= What to do =
Please repeat every entry below verbatim, omitting the pictures.

= Raw data =
-------

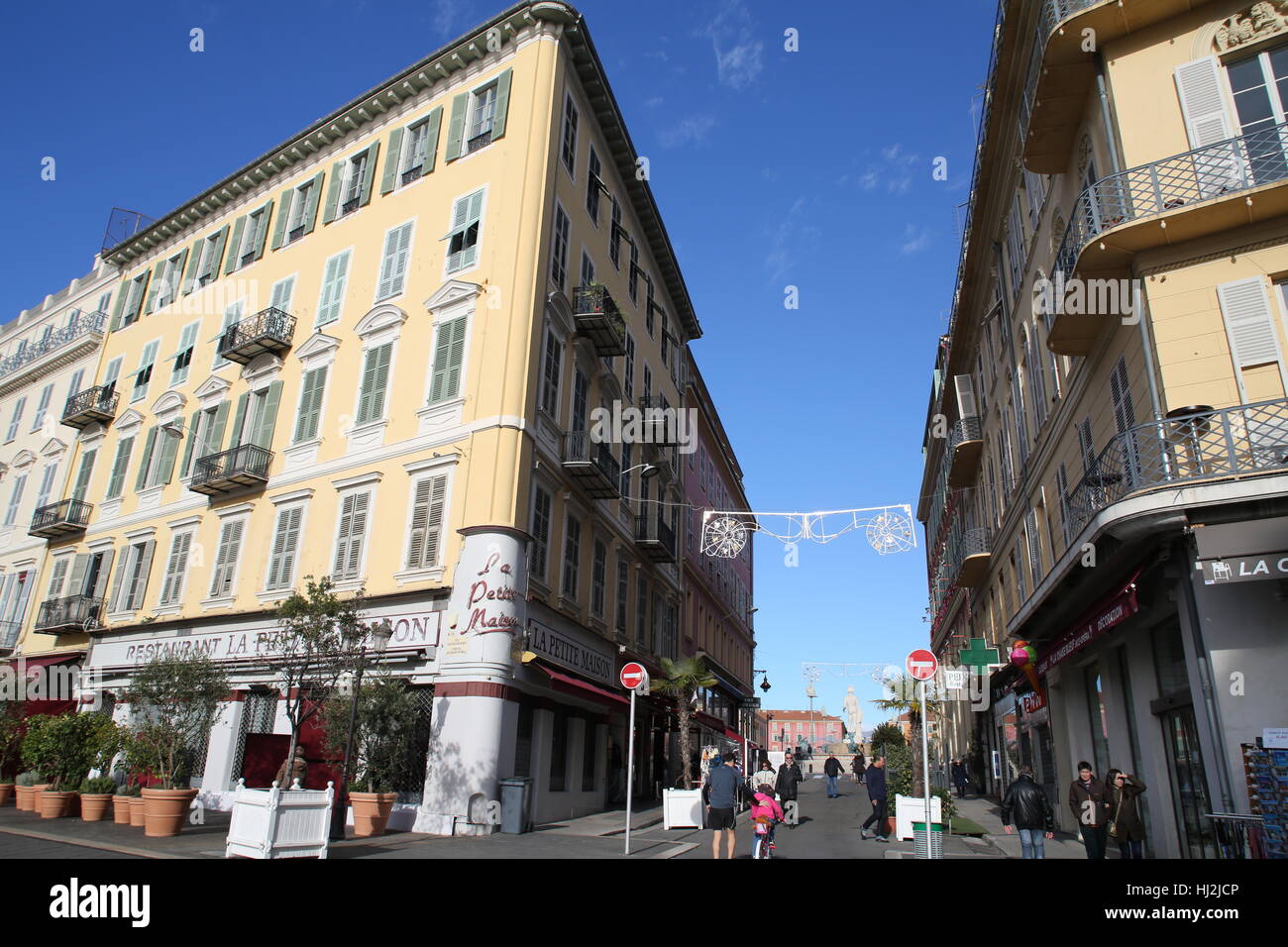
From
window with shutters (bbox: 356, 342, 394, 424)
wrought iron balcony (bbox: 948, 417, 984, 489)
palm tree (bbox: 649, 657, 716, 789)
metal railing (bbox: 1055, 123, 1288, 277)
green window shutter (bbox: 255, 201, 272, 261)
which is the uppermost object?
green window shutter (bbox: 255, 201, 272, 261)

-------

= Task response =
From
window with shutters (bbox: 356, 342, 394, 424)
wrought iron balcony (bbox: 948, 417, 984, 489)
palm tree (bbox: 649, 657, 716, 789)
metal railing (bbox: 1055, 123, 1288, 277)
green window shutter (bbox: 255, 201, 272, 261)
which is the uppermost object?
green window shutter (bbox: 255, 201, 272, 261)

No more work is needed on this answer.